Reputation: 31
Sample text is:
Statement_10125229_20170807.pdf
I would like to get the date, 20170807.
I was able to extract the statement ID using (?<=_).*?(?=_)
= 10125229.
Now I would like to extract the date, I have tried (?<=_)\d*
but I am still getting back also the Statement ID.
Upvotes: 2
Views: 418
Reputation: 626747
In general, (?<=_)\d+(?=\.)
and (?<=_)[^_]*(?=\.pdf)
would solve your issue. The (?<=_)\d+(?=\.)

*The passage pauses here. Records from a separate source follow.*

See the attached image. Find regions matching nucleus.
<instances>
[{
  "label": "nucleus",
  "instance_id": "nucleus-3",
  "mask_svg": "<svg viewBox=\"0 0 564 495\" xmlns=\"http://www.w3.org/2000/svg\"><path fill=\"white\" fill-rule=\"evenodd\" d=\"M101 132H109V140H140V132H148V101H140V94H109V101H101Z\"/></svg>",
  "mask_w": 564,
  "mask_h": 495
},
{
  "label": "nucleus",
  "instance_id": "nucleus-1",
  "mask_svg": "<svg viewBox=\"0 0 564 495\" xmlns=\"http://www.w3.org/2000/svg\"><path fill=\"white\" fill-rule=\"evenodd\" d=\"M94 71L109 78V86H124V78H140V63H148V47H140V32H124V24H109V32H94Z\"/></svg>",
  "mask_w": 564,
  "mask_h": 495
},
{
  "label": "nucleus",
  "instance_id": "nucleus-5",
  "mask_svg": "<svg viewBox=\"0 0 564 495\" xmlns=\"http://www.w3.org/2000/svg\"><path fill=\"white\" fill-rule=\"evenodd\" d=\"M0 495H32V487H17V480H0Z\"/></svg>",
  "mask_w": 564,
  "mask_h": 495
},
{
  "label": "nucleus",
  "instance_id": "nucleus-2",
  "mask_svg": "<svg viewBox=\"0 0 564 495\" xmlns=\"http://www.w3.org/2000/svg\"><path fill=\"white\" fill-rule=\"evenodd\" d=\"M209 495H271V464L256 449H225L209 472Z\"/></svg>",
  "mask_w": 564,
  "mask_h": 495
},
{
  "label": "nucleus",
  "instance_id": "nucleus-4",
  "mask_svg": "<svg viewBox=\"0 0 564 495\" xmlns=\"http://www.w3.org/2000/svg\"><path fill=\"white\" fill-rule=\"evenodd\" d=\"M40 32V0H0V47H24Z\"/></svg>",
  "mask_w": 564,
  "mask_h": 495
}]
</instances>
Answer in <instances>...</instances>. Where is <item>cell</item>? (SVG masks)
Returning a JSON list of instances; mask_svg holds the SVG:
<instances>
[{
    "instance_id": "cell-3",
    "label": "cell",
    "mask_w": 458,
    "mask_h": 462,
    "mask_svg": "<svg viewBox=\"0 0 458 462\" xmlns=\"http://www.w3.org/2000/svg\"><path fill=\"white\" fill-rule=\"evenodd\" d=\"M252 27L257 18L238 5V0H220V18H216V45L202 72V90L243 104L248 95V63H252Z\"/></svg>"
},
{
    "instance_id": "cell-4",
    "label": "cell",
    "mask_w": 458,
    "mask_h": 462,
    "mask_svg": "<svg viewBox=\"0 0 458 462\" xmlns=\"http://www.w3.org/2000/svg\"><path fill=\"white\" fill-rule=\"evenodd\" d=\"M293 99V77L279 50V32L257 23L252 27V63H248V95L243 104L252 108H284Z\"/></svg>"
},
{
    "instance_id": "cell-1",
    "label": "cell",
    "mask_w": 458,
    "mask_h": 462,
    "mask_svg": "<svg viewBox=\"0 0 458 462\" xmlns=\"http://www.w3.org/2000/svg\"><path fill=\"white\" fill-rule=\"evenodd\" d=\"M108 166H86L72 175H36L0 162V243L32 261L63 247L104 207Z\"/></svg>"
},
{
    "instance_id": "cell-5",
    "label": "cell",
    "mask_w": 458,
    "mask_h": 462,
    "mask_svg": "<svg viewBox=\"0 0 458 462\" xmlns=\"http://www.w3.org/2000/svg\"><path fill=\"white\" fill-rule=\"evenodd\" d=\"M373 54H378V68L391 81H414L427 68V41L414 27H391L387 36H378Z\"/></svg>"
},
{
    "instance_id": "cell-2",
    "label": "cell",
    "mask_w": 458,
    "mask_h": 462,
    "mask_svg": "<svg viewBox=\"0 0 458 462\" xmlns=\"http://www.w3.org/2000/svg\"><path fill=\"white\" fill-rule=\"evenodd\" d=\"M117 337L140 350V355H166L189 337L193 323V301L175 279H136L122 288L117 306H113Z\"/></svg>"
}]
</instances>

pattern matches one or more digits that are immediately preceded with a _
and immediately followed with .
. The (?<=_)[^_]*(?=\.pdf)
pattern matches any zero or more chars other than _
that are immediately preceded with a _
and immediately followed with .pdf
.
However, in C#, you can actually get the substring you need without a regex. You can use
var text = "Statement_10125229_20170807.pdf";
var result = Path.GetFileNameWithoutExtension(text).Split('_').LastOrDefault();
With a regex, you can also go for a capturing approach:
var result = Regex.Match(text, @"_(\d+)\.pdf$")?.Groups[1].Value;
See the C# demo online, both approaches yield 20170807
.
Upvotes: 1